ワシントンやニューヨークで働くヒルビリーはとても少ない。米国は人種のように見た目でわかりやすい多様性の確保に注意を払う。一方で貧しい白人層が抱える疎外感は見えづらく、あまり対策がとられていないように思う。
オバマ大統領は疑いなく優秀な人物だ。話し方から経歴まで完璧。行動に無駄がなく、判断力があり、洗練されている。対照的に多くの白人労働者層は「自分の技能が評価されない」「いい父親ではない」と悩む。学位がなく、家族ともうまくいかず、社会から評価されないと感じている人々からすると、オバマ氏のように誰からも評価される人物は「異能」でしかない。
大統領選の共和党候補ドナルド・トランプ氏はこうした白人労働者層を狙って選挙活動を展開してきた。今までこの層は選挙では重要ではないと無視されがちだったため「自分たちについて語ってくれる政治家が初めて登場した」とトランプ氏を歓迎した。
彼の話す内容ではなく、話し方が重要なのだ。白人労働者層は「準備された原稿ではないことを話す人がようやく登場した」と喜んだ。
白人の貧困層や労働者層が疎外感を募らせるのは、収入による住み分けが進んでいることも理由だと思う。米国は昔から人種による住み分けの問題があったが、今は収入の多寡で住む場所が決まってしまう。昔は中流層の多い地域にも何軒か白人貧困層が紛れていたものだ。今はどうか。貧困層は固まって住み、富裕層の姿を目にすることがない。そして日常生活で関わりのない金持ちを「エリートたち」と嫌悪するようになる。

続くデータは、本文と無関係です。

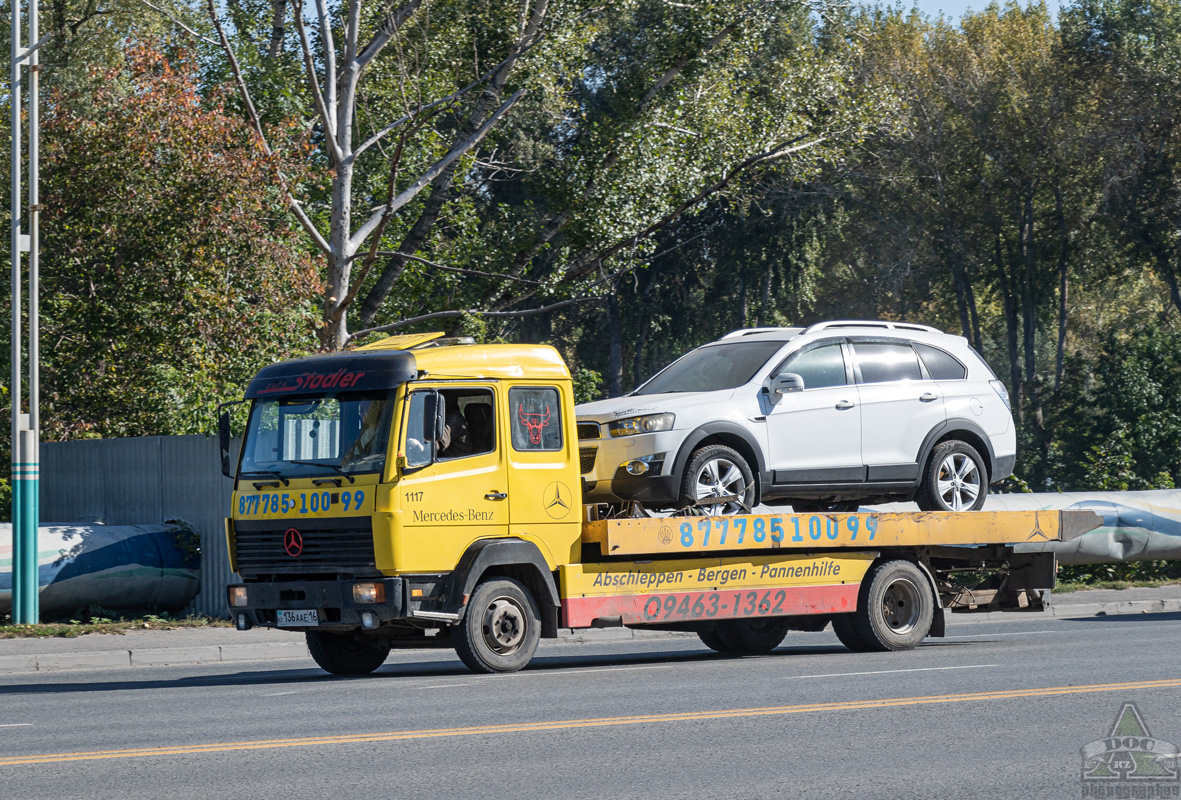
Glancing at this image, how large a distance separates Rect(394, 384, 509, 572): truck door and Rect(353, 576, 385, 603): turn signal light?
9.9 inches

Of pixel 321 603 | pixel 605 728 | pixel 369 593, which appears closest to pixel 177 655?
pixel 321 603

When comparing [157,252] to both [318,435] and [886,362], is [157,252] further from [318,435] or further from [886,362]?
[886,362]

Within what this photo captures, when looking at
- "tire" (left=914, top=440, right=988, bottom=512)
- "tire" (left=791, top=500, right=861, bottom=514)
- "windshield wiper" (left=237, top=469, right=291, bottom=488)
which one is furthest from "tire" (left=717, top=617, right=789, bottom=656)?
"windshield wiper" (left=237, top=469, right=291, bottom=488)

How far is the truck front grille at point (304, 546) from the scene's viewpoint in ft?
35.9

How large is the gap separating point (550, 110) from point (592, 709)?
23.1 metres

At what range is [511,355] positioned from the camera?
38.6 ft

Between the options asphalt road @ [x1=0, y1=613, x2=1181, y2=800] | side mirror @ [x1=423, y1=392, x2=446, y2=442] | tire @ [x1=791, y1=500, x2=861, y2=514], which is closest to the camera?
asphalt road @ [x1=0, y1=613, x2=1181, y2=800]

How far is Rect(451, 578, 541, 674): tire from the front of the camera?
1121cm

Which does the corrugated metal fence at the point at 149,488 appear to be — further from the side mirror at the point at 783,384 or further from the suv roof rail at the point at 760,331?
the side mirror at the point at 783,384

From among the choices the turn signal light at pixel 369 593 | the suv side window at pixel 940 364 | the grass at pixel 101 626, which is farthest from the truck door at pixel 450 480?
the grass at pixel 101 626

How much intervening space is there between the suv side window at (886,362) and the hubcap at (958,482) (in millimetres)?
909

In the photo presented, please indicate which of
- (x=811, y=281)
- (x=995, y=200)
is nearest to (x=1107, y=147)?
(x=995, y=200)

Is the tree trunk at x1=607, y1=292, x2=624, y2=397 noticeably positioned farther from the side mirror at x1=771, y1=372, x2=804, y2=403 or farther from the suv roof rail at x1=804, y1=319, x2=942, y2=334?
the side mirror at x1=771, y1=372, x2=804, y2=403
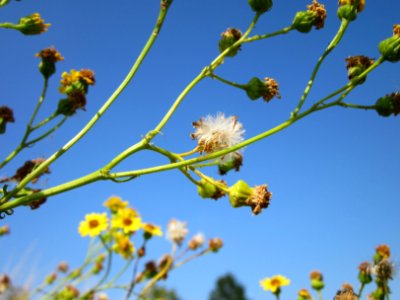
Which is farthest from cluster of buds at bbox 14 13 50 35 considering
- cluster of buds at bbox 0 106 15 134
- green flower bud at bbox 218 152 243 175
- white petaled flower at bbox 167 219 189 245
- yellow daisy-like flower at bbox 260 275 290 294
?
yellow daisy-like flower at bbox 260 275 290 294

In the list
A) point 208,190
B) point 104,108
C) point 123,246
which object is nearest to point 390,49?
point 208,190

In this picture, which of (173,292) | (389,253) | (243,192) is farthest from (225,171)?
(173,292)

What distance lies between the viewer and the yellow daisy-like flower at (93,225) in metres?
2.33

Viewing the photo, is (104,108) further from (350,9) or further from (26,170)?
(350,9)

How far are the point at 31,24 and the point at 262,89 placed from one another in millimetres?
712

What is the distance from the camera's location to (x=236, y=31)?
1.21 m

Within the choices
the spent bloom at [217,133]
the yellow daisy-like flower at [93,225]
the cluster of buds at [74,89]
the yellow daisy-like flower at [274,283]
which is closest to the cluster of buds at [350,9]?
the spent bloom at [217,133]

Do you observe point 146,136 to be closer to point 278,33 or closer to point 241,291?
point 278,33

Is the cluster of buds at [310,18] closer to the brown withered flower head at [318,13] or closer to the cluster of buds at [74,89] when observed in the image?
the brown withered flower head at [318,13]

米国では「政府は個人に対して何をすべきで、何をすべきではないか」の二択で考えがちだ。政府と個人の間には実際には家族や教会、近隣の人々など様々なコミュニティーが存在する。米国内の分断の解消に向けて、こうしたコミュニティーを組み込み、個人の意思決定をより効果的に支援することが必要だろう。